American baseball player (born 1967)

Richard Anthony Batchelor (born April 8, 1967), is an American former professional baseball relief pitcher. He played in Major League Baseball (MLB) for the St. Louis Cardinals and San Diego Padres between 1993 and 1997. He also played in Nippon Professional Baseball (NPB) for the Yakult Swallows in 1999.

==Career==
Born in Florence, South Carolina, Batchelor played college baseball for the USC Aiken Pacers of his home state. Initially drafted by the Chicago White Sox in the 1988 MLB draft, he did not sign with the team. He was later selected by the New York Yankees in the 1989 MLB draft, and signed with them.

Batchelor began his professional career in 1990, with the Single–A Greensboro Hornets. He advanced through the Yankees' farm system, first reaching the Triple–A level in 1993 with the Columbus Clippers. That season, at the end of August, Batchelor was traded to the St. Louis Cardinals for reliever Lee Smith.

Batchelor made his MLB debut with the Cardinals on September 3, 1993. He pitched in nine games with the team through the end of the season, striking out four batters in 10 innings pitched while compiling an 8.10 earned run average (ERA).

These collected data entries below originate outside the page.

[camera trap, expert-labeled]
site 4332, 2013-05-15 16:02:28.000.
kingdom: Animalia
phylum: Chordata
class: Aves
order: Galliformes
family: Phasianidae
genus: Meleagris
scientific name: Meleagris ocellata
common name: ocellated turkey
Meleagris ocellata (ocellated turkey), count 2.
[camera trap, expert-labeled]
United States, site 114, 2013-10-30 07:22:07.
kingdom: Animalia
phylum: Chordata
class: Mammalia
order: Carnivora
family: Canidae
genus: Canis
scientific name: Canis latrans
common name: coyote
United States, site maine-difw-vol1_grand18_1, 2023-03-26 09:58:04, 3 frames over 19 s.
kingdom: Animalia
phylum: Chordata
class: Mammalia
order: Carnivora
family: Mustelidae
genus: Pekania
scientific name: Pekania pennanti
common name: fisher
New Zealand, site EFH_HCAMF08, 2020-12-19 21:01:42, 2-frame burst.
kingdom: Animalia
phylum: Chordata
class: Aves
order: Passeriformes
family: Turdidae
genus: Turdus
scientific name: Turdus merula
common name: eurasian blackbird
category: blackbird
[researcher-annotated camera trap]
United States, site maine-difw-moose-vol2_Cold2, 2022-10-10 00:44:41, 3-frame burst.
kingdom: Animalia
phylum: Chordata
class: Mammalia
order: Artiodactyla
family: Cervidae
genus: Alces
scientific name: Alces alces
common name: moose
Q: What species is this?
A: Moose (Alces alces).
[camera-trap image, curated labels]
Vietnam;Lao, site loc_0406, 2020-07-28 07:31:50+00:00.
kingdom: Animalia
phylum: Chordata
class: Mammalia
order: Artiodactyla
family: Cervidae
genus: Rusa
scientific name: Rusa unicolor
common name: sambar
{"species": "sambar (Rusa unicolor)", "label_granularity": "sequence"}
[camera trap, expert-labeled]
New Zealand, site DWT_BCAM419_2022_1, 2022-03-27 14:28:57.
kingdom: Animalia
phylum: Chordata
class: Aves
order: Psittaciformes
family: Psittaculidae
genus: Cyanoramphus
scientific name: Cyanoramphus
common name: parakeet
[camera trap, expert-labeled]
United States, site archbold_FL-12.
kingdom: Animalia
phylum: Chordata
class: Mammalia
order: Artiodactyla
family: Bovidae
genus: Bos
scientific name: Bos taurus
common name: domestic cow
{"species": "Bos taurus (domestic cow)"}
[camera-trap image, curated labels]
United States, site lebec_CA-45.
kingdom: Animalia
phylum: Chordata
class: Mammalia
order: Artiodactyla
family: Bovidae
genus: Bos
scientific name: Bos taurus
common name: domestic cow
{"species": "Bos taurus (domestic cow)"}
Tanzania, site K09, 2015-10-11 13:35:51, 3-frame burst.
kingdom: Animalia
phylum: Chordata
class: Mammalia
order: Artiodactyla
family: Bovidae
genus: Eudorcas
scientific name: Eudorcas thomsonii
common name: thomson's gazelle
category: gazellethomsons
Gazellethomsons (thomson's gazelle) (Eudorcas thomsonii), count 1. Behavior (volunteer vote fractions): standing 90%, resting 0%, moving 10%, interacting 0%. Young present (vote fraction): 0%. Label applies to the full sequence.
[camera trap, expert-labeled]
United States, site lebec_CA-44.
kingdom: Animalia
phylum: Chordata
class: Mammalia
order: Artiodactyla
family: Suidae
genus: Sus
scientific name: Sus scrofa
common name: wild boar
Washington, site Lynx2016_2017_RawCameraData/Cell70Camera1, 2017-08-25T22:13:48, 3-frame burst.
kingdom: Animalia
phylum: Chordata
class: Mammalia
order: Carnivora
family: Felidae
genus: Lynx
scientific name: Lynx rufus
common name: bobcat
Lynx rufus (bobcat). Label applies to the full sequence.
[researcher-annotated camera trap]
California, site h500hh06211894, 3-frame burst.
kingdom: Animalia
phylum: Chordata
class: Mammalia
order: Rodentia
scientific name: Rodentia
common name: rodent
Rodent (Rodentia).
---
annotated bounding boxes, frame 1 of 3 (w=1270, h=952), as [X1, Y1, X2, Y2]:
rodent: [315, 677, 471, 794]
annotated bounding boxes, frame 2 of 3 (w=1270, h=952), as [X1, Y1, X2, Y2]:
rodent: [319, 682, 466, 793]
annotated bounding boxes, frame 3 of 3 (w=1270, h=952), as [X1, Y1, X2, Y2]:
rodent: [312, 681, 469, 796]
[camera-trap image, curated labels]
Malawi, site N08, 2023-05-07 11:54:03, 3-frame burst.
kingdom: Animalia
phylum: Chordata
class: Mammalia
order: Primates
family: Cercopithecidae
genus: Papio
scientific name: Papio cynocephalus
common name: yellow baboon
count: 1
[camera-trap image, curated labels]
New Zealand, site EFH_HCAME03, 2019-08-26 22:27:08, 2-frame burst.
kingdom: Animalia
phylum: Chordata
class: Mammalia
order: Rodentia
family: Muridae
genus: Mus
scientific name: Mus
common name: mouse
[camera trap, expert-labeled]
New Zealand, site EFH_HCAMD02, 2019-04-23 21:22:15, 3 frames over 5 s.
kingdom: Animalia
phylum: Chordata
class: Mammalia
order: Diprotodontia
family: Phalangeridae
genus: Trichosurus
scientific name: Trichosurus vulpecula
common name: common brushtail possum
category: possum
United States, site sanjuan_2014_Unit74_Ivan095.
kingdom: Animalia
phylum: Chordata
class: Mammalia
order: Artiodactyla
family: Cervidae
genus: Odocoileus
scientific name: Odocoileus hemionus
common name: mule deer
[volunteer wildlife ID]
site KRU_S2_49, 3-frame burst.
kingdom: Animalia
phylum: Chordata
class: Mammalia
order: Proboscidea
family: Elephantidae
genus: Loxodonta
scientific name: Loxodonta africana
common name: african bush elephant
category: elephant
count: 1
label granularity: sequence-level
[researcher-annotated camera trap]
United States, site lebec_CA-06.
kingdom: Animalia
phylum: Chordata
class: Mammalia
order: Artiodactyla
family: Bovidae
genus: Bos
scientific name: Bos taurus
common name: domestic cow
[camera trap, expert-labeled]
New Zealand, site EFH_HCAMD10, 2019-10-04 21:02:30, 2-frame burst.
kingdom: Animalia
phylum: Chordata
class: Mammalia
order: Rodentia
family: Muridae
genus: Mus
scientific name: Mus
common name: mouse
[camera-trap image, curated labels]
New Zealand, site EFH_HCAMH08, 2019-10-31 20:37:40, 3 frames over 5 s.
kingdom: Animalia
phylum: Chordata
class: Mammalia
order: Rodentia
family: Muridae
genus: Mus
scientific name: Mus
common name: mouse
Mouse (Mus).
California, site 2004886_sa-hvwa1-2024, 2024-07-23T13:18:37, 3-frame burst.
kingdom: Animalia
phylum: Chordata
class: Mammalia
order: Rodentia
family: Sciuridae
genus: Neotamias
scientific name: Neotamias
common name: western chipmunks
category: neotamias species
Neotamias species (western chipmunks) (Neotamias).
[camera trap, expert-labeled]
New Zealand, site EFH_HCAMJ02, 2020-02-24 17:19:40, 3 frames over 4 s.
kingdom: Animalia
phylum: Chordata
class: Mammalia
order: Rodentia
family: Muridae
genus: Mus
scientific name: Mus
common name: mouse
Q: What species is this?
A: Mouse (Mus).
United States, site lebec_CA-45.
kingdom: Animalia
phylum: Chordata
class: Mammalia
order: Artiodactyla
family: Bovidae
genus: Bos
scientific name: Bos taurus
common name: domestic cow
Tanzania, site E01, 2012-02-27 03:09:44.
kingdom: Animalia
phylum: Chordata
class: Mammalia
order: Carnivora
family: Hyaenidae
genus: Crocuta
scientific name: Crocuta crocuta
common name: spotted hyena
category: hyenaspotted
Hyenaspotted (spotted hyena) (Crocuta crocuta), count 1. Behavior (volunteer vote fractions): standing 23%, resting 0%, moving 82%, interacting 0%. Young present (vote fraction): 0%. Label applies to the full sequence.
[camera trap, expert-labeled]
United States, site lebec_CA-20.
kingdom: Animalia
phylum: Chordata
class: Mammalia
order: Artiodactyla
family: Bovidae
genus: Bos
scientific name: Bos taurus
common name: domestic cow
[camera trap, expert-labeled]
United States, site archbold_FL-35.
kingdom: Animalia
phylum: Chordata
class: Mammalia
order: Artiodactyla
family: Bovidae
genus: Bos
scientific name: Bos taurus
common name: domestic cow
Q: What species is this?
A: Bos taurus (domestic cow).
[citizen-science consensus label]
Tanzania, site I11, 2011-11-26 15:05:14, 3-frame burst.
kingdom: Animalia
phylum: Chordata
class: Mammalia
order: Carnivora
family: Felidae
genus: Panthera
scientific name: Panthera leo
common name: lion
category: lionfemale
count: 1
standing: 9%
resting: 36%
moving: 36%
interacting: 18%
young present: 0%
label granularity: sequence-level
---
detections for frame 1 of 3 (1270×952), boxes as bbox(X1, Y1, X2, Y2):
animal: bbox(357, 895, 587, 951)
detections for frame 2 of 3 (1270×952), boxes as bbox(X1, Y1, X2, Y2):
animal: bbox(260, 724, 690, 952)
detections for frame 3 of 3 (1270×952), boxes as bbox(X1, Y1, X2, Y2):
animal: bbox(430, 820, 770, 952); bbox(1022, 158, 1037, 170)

During the 1994 and 1995 seasons, Batchelor pitched exclusively for the Louisville Redbirds, the Cardinals' Triple–A affiliate. He returned to the Redbirds in 1996, while also appearing in 11 games with St. Louis, registering a 1.20 ERA while striking out 11 batters in 15 innings of major-league pitching. Batchelor initially split time in 1997 between Louisville and St. Louis, including 10 games for the Cardinals with a 4.50 ERA. In mid-June, Batchelor was part of a multi-player trade that sent him to the San Diego Padres.

Batchelor spent the remainder of the 1997 season with the Padres and their Triple–A farm team, the Las Vegas Stars. With the Padres, he appeared in 13 games with a 7.82 ERA. Overall in MLB during 1997, Batchelor struck out 18 batters in 28 2/3 innings, and had a combined 5.97 ERA. After the season, he was released by the Padres and signed with the Cleveland Indians. He spent the 1998 season with the Indians' Triple-A team, the Buffalo Bisons.

In 1999, Batchelor played for Triple–A Tucson Sidewinders, an affiliate of the Arizona Diamondbacks, and the Yakult Swallows of Nippon Professional Baseball (NPB). He had a 7.94 ERA with the Swallows, appearing in seven games. Batchelor's final professional season was 2000, when he played eight games for the Yankees' Class A-Advanced farm team, the Tampa Yankees, recording a 5.87 ERA.

Overall, Batchelor played in 43 MLB games, recording a 5–1 win–loss record with 5.03 ERA, and 463 minor league games, recording a 30–38 record with 3.44 ERA.